#### AVAILABLE DATA
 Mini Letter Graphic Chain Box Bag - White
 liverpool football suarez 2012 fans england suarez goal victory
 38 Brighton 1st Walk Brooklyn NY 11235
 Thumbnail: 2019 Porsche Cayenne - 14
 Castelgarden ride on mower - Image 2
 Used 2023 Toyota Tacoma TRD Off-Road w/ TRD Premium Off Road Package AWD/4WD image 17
########
Give back the records above word for word, line for line.

 Mini Letter Graphic Chain Box Bag - White
 liverpool football suarez 2012 fans england suarez goal victory
 38 Brighton 1st Walk Brooklyn NY 11235
 Thumbnail: 2019 Porsche Cayenne - 14
 Castelgarden ride on mower - Image 2
 Used 2023 Toyota Tacoma TRD Off-Road w/ TRD Premium Off Road Package AWD/4WD image 17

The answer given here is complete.